Cozinheiro há 32 anos, Vítor Sobral está há uma década a crescer no bairro de Campo de Ourique, em Lisboa. Também já se expandiu para Luanda, de onde se retirou recentemente, e para São Paulo, cidade brasileira onde ainda tem uma padaria e dois restaurantes. Pela primeira vez, prepara-se para abrir o restaurante Talho da Esquina, fora da sua zona de conforto – fica em frente à Assembleia da República. E haverá outra Padaria da Esquina, perto do estádio do Belenenses (já tinha arriscado um balcão no Mercado de Alvalade). Ao mesmo tempo que se realiza nas suas várias cozinhas de matriz portuguesa com técnica arrojada (ainda tem a Tasca, a Peixaria e o Balcão), é autor e coautor de 24 livros. O último, que ainda não saiu, será sobre azeite. A propósito, revele-se o truque: é em azeite que coze carne, peixe e legumes, tapando-os com um pano.
O que vamos encontrar no Talho da Esquina?
Sobretudo, o que os portugueses estão habituados a comer na grelha. Haverá alguma inovação, claro, como o rim grelhado com vinagrete de chocolate negro, e pratos do dia, que serão de panela.
Porque apostou num restaurante de carne, quando se fala tanto na necessidade de reduzir a proteína animal?
Não é verdade que devamos diminuir o consumo de carne; só temos de diminuir o consumo de carne ruim. Como é que as pessoas não indagam a discrepância de preços entre um frango de aviário, de €3, um do campo, que custa €12, e outro biológico, que fica a €26 o quilo? Se calhar, não devíamos optar pelo de €3, mas pelo mais caro.
Só que essa opção não estará ao alcance de todos...
Está, se comermos cinco vezes por semana batatas e arroz e legumes e massa. E quando for para ingerir proteína, escolhermos uma boa. Dizer que não nos alimentamos bem porque não temos dinheiro é uma grande mentira. Até proíbo os meus funcionários de comprarem carne
de aviário para comerem.
Portanto, só haverá boa proteína no restaurante?
Além disso, teremos uma vertente provocatória: os vegetarianos não vão a restaurantes de carne, mas neste caso poderão ir, porque a maior parte das guarnições dos pratos serão vegetais, como uma salada de pimentos grelhados, temperada com azeite e vinagre e hortelã.
Que práticas estimula nos seus restaurantes, no sentido de aumentar a sustentabilidade?

_O que se pede:_ Pode transcrever palavra por palavra a parte da entrevista com Vítor Sobral que começa nas palavras "Sobretudo, o que" e termina logo a seguir a "pelo mais caro."?

_Material fornecido:_
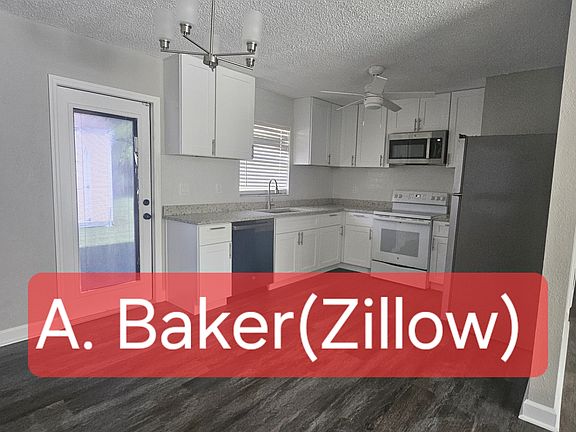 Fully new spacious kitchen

_Problema resolvido:_
Sobretudo, o que os portugueses estão habituados a comer na grelha. Haverá alguma inovação, claro, como o rim grelhado com vinagrete de chocolate negro, e pratos do dia, que serão de panela.
Porque apostou num restaurante de carne, quando se fala tanto na necessidade de reduzir a proteína animal?
Não é verdade que devamos diminuir o consumo de carne; só temos de diminuir o consumo de carne ruim. Como é que as pessoas não indagam a discrepância de preços entre um frango de aviário, de €3, um do campo, que custa €12, e outro biológico, que fica a €26 o quilo? Se calhar, não devíamos optar pelo de €3, mas pelo mais caro.